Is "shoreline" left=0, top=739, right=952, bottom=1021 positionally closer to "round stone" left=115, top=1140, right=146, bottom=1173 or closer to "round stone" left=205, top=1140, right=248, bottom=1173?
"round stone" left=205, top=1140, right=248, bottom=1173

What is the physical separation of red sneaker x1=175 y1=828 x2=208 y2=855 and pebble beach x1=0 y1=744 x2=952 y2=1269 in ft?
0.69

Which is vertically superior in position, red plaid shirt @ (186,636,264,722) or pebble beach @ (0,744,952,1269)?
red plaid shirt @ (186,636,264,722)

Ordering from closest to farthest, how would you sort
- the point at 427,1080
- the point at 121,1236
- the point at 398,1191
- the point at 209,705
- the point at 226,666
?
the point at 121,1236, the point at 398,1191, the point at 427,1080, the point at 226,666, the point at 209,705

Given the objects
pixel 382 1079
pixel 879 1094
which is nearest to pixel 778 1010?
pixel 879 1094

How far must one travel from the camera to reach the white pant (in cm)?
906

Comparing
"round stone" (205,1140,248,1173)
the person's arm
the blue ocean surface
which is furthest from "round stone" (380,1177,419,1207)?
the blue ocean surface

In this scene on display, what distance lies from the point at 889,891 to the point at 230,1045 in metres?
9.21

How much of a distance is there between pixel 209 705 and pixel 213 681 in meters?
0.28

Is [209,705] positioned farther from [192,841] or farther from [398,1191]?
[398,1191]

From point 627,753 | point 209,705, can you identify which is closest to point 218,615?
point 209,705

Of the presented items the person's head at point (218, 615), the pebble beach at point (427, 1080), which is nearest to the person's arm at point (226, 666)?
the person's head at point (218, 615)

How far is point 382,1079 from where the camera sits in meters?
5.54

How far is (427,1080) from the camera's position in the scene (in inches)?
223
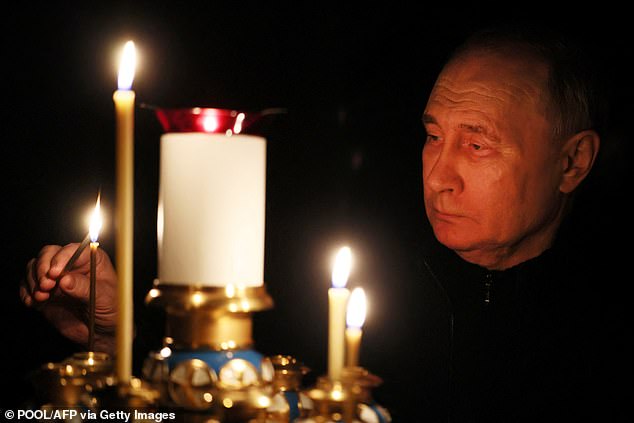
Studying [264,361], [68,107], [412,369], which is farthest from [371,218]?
[264,361]

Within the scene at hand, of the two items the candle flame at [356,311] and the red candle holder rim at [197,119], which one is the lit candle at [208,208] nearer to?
the red candle holder rim at [197,119]

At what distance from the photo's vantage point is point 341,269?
102cm

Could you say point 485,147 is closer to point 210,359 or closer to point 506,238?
point 506,238

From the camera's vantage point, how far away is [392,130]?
315 cm

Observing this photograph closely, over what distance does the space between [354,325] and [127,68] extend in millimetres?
394

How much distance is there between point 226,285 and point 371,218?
90.3 inches

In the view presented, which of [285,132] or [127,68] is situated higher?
[285,132]

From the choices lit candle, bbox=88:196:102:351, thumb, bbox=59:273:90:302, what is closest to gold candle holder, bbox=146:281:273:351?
lit candle, bbox=88:196:102:351

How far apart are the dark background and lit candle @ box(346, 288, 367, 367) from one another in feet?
4.14

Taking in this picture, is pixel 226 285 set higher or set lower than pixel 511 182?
lower

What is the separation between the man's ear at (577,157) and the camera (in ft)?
7.80

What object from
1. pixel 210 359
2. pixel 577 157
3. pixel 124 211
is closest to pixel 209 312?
pixel 210 359

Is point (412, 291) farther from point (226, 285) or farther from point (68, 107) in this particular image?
point (226, 285)

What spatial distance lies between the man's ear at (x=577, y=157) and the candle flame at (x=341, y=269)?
1484 millimetres
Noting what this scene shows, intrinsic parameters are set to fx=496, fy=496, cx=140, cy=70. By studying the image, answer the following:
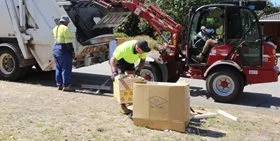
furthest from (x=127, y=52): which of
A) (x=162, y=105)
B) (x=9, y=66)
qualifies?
(x=9, y=66)

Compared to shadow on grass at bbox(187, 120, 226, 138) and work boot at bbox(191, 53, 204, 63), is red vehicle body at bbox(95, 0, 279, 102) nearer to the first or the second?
work boot at bbox(191, 53, 204, 63)

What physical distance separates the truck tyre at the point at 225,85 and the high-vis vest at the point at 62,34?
10.6 ft

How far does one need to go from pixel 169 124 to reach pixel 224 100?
3.45 meters

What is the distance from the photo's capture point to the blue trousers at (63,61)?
1127 cm

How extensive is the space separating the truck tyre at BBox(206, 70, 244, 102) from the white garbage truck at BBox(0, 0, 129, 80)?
10.2ft

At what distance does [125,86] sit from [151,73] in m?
3.36

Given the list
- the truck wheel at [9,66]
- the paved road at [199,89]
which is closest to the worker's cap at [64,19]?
the paved road at [199,89]

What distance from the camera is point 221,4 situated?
10781mm

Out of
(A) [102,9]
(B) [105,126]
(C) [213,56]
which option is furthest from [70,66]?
(B) [105,126]

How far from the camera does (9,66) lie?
12648 millimetres

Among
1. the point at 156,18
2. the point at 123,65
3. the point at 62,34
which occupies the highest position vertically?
the point at 156,18

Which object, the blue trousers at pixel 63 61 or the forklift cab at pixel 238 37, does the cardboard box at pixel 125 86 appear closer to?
the forklift cab at pixel 238 37

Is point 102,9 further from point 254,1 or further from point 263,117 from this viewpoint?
point 263,117

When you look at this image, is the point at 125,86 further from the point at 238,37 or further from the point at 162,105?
the point at 238,37
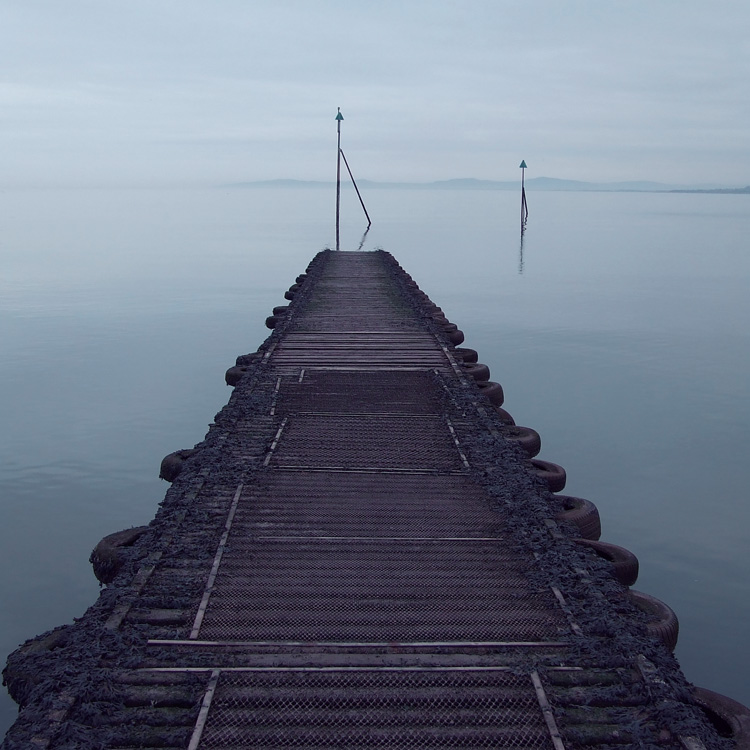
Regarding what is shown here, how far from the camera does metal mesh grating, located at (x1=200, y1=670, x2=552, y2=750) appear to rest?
3789mm

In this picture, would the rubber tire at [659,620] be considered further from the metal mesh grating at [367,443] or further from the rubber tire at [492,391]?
the rubber tire at [492,391]

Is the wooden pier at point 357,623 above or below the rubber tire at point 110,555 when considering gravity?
above

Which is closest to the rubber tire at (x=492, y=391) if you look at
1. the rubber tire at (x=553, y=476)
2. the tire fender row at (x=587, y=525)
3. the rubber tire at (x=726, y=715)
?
the tire fender row at (x=587, y=525)

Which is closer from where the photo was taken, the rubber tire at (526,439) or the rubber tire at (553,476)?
the rubber tire at (553,476)

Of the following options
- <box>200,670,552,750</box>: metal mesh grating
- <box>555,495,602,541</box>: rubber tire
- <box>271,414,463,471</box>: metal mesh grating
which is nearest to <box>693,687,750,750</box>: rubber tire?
<box>200,670,552,750</box>: metal mesh grating

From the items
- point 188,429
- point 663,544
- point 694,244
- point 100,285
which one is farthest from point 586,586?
point 694,244

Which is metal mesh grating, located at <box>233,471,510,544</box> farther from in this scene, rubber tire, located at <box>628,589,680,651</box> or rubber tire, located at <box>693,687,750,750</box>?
rubber tire, located at <box>693,687,750,750</box>

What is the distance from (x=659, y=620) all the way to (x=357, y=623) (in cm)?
189

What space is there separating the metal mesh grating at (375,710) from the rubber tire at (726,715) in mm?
932

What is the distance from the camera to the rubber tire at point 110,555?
5922 millimetres

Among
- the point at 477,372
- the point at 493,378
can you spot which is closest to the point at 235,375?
the point at 477,372

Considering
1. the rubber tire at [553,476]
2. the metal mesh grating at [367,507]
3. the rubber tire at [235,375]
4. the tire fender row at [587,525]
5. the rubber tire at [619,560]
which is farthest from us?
the rubber tire at [235,375]

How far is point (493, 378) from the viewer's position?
17641mm

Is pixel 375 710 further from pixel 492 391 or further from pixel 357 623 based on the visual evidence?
pixel 492 391
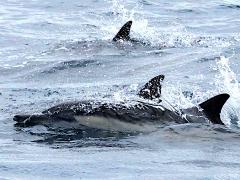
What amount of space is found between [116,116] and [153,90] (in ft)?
2.85

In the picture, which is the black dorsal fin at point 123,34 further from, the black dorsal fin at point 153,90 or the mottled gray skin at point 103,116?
the mottled gray skin at point 103,116

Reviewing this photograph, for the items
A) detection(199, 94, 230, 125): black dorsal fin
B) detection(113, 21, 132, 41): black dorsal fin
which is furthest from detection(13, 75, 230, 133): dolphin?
detection(113, 21, 132, 41): black dorsal fin

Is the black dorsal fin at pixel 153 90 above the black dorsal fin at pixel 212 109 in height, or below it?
above

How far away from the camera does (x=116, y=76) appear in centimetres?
1492

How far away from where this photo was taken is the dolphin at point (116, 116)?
9648 millimetres

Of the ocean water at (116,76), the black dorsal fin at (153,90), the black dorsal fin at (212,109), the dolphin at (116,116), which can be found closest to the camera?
the ocean water at (116,76)

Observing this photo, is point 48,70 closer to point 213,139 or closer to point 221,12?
point 213,139

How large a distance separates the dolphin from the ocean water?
0.20 metres

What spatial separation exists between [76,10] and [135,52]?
987 cm

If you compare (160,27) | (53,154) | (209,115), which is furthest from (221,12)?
(53,154)

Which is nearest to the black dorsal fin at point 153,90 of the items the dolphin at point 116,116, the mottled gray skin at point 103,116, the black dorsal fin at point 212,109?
the dolphin at point 116,116

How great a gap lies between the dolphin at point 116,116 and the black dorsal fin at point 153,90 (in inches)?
7.6

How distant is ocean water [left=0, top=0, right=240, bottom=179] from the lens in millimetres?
7867

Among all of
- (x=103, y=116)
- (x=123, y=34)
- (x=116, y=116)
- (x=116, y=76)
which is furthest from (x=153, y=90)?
(x=123, y=34)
----
> Task instructions:
Reproduce the lines of the items above without changes, from the line containing "How great a" through the last line of the items, both included.

> Correct answer:
How great a gap lies between the dolphin at point 116,116 and the black dorsal fin at point 153,90 (in inches)?
7.6

How distant is ocean water [left=0, top=0, right=240, bottom=179] from the lens in millimetres?
7867

Among all of
- (x=103, y=116)
- (x=123, y=34)
- (x=116, y=116)
- (x=116, y=76)
which is furthest from (x=153, y=90)?
(x=123, y=34)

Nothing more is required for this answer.